Problem description
Nothing but the exact lines from the one containing "Ampyrone shows substantially" through the last line of the records below belongs in your answer.

** Provided material follows **

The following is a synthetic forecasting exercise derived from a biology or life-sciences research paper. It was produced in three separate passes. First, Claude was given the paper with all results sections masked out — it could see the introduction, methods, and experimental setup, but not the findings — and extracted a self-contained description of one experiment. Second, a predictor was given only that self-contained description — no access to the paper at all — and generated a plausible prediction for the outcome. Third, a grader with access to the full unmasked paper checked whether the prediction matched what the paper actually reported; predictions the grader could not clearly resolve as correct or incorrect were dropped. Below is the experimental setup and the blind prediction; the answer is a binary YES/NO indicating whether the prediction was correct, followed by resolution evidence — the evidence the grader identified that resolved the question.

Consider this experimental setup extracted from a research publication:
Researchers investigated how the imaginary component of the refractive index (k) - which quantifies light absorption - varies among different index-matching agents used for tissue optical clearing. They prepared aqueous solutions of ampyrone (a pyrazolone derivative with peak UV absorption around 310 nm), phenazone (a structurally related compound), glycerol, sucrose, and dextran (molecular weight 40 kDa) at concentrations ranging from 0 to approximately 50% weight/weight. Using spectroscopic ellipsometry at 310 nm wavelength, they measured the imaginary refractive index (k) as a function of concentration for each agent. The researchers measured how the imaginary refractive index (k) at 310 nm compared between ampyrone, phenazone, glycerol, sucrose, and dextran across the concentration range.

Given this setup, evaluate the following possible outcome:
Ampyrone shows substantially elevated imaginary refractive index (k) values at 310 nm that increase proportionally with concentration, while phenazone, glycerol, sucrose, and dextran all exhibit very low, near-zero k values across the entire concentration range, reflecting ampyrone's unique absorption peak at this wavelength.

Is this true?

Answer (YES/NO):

** End of Provided material **

Reply
Ampyrone shows substantially elevated imaginary refractive index (k) values at 310 nm that increase proportionally with concentration, while phenazone, glycerol, sucrose, and dextran all exhibit very low, near-zero k values across the entire concentration range, reflecting ampyrone's unique absorption peak at this wavelength.

Is this true?

Answer (YES/NO):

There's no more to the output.